Take a minute and go find a video of Rose Namajunas playing piano. While you watch and listen, try to imagine her name being Thug. Before we draw the inevitable conclusion that nicknames are weird, we need to establish that all names are weird. Words are weird in fact. Aside from the existential crisis in learning that terrible and terrific actually can mean the same thing because language is nuts, there is something to names and subsequently nicknames that seems to ask for inspection.
Fighting lends itself to a good nickname just by its nature. It can add so much to see a person – nay, a character – like Diego Sanchez (below) standing in a cage to hear Bruce Buffer herald his ominous moniker Diego "The NIGHTMARE" Sanchez! Shivers! All of our mythical heroes have names like that. It is at root a fundamental sort of branding. But even deeper than that root is the visceral nature of connecting a nickname to the identity of its holder.
There is plenty of fan fodder in learning the origins of nicknames. Beware though. Very often that origin story like some third-rate offshoot CW Network DC comic TV show character is going to let you down once you dig into it. Stick with Batman and leave Max Roboto to the diehard collectors. It is a rare thing where there is a payoff in knowing where a nickname comes from. And this includes the good ones. It is best to just go with the mystique an intrigue and enjoy the ride.
There is probably some merit to a good nickname being a good thing. There has yet to be a fighter that argues with the idea that fighting is to some degree or other a mental sport. To our UK folks, that is in the clinical sense of mental and not a synonym for crazy – though MMA is mental in that sense too. The psychology of sport is a real thing and names, history, identity, persona, etc. play a part in that psychology to be sure. The degree to which it plays a part will vary fighter to fighter and even fan to fan. There is also the strange phenomenon when a moniker can mean a lot or hardly anything. Not too many people spend time wondering what the significance of "The Natural" means in relation to Randy Couture; but no time is even necessary to ratify the names of fighters like Chris "the Crippler" Leben, Chuck "the Ice Man" Liddell (below), Paul "Semtex" Daley, and even "Smilin'" Sam Alvey. Those names fit and paint a proverbial picture.
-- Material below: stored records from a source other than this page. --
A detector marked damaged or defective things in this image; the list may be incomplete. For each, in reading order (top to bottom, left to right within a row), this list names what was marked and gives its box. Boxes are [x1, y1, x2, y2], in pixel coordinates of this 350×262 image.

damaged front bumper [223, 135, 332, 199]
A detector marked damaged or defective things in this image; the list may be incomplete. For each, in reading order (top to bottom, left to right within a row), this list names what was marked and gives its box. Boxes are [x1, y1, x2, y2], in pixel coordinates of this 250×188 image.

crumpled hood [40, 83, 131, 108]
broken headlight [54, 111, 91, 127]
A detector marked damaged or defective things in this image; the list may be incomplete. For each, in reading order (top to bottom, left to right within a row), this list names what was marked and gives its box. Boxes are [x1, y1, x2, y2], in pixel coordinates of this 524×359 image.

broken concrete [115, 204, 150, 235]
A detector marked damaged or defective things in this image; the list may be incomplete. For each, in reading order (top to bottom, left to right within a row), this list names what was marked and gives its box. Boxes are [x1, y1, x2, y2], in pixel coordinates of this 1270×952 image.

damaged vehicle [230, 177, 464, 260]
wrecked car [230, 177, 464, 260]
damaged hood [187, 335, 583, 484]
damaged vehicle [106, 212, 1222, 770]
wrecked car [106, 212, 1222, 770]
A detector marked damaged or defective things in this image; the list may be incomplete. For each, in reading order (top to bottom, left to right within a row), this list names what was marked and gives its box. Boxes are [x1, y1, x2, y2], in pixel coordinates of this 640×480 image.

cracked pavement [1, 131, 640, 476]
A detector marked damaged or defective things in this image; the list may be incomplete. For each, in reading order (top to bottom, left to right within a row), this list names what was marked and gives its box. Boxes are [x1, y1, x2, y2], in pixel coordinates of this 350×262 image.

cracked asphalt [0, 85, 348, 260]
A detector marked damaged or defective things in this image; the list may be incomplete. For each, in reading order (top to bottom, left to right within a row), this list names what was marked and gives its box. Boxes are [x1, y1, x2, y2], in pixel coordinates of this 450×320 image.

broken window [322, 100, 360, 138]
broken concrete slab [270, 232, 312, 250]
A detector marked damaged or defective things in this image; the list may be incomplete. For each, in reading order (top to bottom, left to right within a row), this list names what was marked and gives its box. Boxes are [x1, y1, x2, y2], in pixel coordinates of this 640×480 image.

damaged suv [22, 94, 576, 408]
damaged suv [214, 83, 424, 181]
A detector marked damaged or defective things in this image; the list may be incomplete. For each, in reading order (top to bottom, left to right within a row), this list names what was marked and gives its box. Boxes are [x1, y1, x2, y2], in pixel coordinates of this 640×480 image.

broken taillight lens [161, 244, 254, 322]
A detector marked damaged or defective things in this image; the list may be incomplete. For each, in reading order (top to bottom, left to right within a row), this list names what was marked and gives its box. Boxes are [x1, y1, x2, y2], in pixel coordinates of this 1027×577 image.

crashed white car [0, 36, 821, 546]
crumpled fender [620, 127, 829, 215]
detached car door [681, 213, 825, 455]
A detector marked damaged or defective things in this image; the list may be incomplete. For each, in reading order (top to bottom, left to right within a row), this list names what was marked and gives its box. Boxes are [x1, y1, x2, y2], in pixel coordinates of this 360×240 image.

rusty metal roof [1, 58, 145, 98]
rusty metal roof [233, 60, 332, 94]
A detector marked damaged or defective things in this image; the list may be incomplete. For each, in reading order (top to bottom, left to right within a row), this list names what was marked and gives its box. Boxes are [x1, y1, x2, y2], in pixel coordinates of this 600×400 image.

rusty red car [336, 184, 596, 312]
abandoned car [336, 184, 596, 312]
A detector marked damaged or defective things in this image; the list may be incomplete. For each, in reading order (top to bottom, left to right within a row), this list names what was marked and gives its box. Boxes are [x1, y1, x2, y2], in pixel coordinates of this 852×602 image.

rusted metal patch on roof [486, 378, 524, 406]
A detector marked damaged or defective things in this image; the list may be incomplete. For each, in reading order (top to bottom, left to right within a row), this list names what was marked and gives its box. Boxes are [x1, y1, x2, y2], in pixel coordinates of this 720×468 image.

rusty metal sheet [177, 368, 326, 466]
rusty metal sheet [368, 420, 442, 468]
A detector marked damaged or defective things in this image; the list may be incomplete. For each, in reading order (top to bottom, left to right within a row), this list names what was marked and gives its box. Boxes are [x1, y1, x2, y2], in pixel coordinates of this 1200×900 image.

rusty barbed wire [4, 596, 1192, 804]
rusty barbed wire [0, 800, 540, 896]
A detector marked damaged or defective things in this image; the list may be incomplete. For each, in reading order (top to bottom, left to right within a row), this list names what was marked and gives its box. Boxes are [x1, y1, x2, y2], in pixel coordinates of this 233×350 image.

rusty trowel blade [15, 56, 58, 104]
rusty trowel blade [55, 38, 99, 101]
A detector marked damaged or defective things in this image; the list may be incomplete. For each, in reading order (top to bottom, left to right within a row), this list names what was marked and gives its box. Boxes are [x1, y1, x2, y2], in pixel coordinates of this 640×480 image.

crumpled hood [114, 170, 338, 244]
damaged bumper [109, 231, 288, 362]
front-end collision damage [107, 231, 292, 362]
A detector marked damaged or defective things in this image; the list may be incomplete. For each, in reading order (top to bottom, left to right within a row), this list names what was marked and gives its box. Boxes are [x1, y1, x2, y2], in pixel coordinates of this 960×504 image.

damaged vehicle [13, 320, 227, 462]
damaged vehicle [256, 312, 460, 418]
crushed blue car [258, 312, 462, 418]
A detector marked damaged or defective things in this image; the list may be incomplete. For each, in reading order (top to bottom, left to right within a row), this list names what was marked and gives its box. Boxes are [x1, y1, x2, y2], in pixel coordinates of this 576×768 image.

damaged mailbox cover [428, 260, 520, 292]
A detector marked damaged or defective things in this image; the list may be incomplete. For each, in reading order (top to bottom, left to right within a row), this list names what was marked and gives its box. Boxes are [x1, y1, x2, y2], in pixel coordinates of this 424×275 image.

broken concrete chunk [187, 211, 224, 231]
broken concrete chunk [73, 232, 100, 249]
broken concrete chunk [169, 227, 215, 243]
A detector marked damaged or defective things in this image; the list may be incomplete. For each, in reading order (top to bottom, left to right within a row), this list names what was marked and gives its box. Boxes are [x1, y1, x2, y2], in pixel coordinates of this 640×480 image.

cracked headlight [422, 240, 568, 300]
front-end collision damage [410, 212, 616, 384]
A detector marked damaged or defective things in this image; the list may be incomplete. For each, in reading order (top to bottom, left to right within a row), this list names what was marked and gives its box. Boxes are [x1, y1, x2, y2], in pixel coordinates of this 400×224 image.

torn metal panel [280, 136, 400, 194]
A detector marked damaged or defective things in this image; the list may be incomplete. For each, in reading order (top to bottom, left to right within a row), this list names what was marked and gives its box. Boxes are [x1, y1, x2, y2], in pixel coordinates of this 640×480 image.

How can it be that some nicknames almost reflexively induce an eye roll and others illicit a grunt of credibility? How is it that Thug Rose made sense even before Daniel Cormier got stuck in an EDM dance beat loop of it in her defanging of Joanna Jędrzejczyk? How is it that no one ever calls Michael Bisping 'the Count' and conversely almost no one calls 'Rampage' Quinton? There are obtuse angles to look at too e.g. somehow Rush got ignored (strange it happened to a Canadian – Tom Sawyer, anyone!?) in favor of initials. Or how about when the moniker changes color such as in Mayhem or Notorious? That is not a dig, those have gone there and back and have had redemptive tones in there as well as controversy. What's in a name? Sometimes a lot. Sometimes a little.